Threat investigation takes place in the Threat Investigation tab and is the final step of the analysis before Apache Spot displays the Storyboard. At this point, security analysts can perform a custom scan for a given threat. The Storyboard provides you with overviews of incident progression, impact analysis, and geographic location, along with an event timeline. The Ingest Summary presents a visualization of the events on the timeline.

Data Model for Universal Threat Detection

Most companies already have threat detection systems, with an intrusion detection system here, a threat detection and response solution there, and other tools in other network segments. This haphazard approach creates a problem that makes it more difficult to detect security problems: mountains of incompatible or duplicated data. A uniform data format for the detection of threats would be very important.

Apache Spot therefore uses the Open Data Model (ODM), which bundles all security-relevant data (e.g., events, users, networks, endpoints, etc.) in a single view. A consolidated view makes the relevant contexts visible at the event level. Another advantage is that the ODM allows sharing and reuse of threat detection models, algorithms, and analyses.

The ODM has a common taxonomy for describing security data used to detect threats, with schemas, data structures, file formats, and configurations in the underlying Hadoop platform for collection, storage, and analysis. The Spot system defines the relationships between the different security data types and links the protocol data to user, network, and endpoint identity data.
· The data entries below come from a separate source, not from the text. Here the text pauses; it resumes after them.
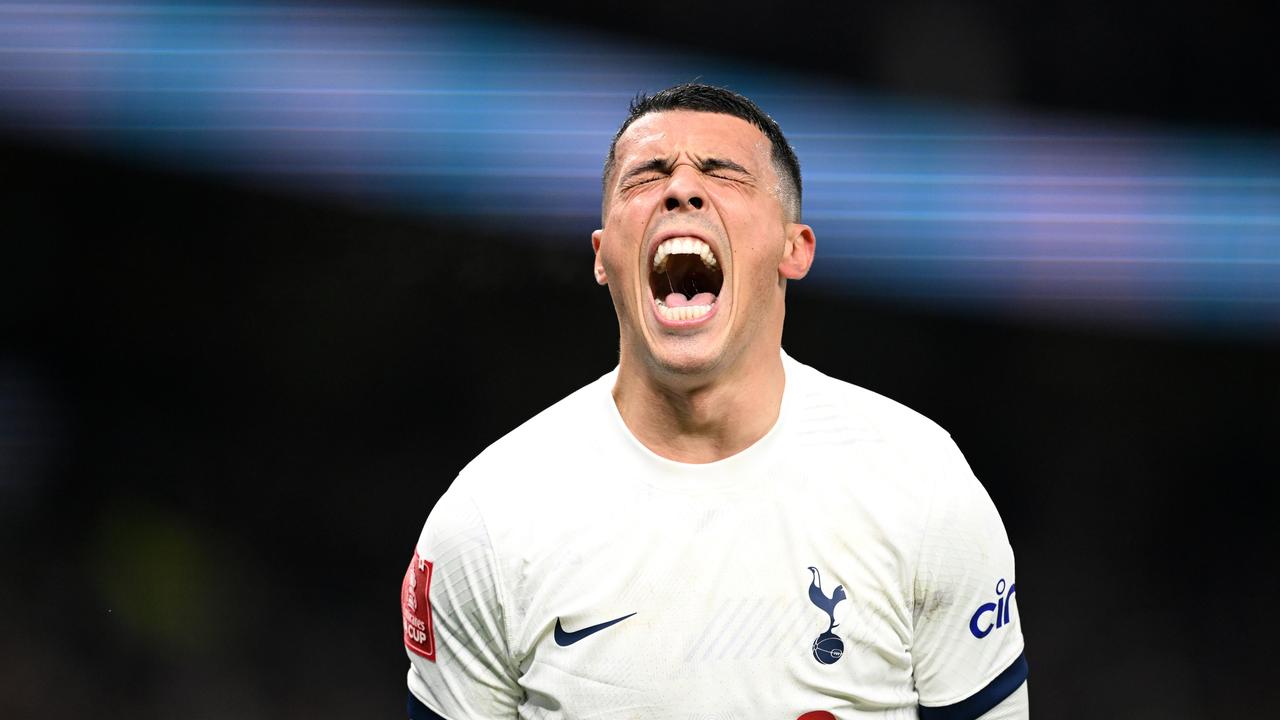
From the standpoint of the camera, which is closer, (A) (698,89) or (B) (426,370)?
(A) (698,89)

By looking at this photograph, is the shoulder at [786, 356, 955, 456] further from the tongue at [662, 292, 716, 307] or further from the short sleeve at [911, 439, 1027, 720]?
the tongue at [662, 292, 716, 307]

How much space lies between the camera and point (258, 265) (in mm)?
3656

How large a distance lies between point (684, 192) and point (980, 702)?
3.20ft

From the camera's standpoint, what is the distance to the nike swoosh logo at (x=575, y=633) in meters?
2.15

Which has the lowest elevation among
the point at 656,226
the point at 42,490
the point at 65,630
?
the point at 65,630

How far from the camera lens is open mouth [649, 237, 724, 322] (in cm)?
224

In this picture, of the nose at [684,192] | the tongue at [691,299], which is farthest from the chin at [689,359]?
the nose at [684,192]

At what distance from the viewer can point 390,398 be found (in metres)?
3.69

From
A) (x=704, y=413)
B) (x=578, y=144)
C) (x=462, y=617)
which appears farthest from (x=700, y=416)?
(x=578, y=144)

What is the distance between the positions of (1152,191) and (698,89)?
1768 millimetres

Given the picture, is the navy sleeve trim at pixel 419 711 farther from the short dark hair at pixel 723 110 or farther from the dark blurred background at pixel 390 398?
the dark blurred background at pixel 390 398

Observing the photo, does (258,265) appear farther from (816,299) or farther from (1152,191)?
(1152,191)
The Apache Spot ODM is particularly useful for out-of-the-box analysis to detect potential threats in DNS, flow, and proxy data. In addition to the standard analyses created in Apache Spot, you can create custom analyses according to your specifications. In the future, third-party plugins are conceivable that analyze the data that is collected and consolidated by Spot. The development team hopes to see significant contributions from the Apache Spot community to the development of threat detection models, algorithms, pipelines, visualizations, and analytics on the basis of the data model.

Quick Start in Spot

With the release of Apache Spot 1.0 and the ensuing assessment of its production capability, a mature version is available for evaluation. Because Apache Spot integrates with any infrastructure, no changes to the existing environment are required. However, commissioning is not trivial. To get a first impression, you can also install a demo system. All you need is a Docker installation; then, execute the container:

docker run -it -p 8889:8889 apachespot/spot-demo

To access the web interface, go to http://localhost:8889/files/ui/flow/suspicious.html#date=YYYYYY-MM-DD. For example, if you use 2016-07-08 at the end of the URL, you end up in the overview of suspicious network events on July 8, 2016, where you can conduct a detailed investigation with Spot. Alternatively, a manual installation is possible: At the core of Apache Spot is a Hadoop system. HDFS, Hive, Impala, Kafka, Spark, YARN, Zookeeper, and HDFS must also be present before installation. Once you have set up the required users, you can download the Spot code. After unpacking, use the spot.conf Spot configuration file, which is located in the /home/safety/incubator-spot/spot-setup directory.

Using keys such as NODES and DSOURCES, you determine the network nodes and data directories to be monitored. Use the next steps to install the ingest and ML components. The analytical tasks are handled by the spot-oa module. The final step is the installation of the UI component. The Spot Dashboard can then be accessed.

Conclusions

Without question, Apache Spot has what it takes to become a classic. At first glance, the environment seems to offer everything that IT managers expect from a modern security solution. The fact that Spot is already being used in production on eBay and some other large companies gives hope that the high expectations will be fulfilled in practice. However, it is still too early for a final evaluation.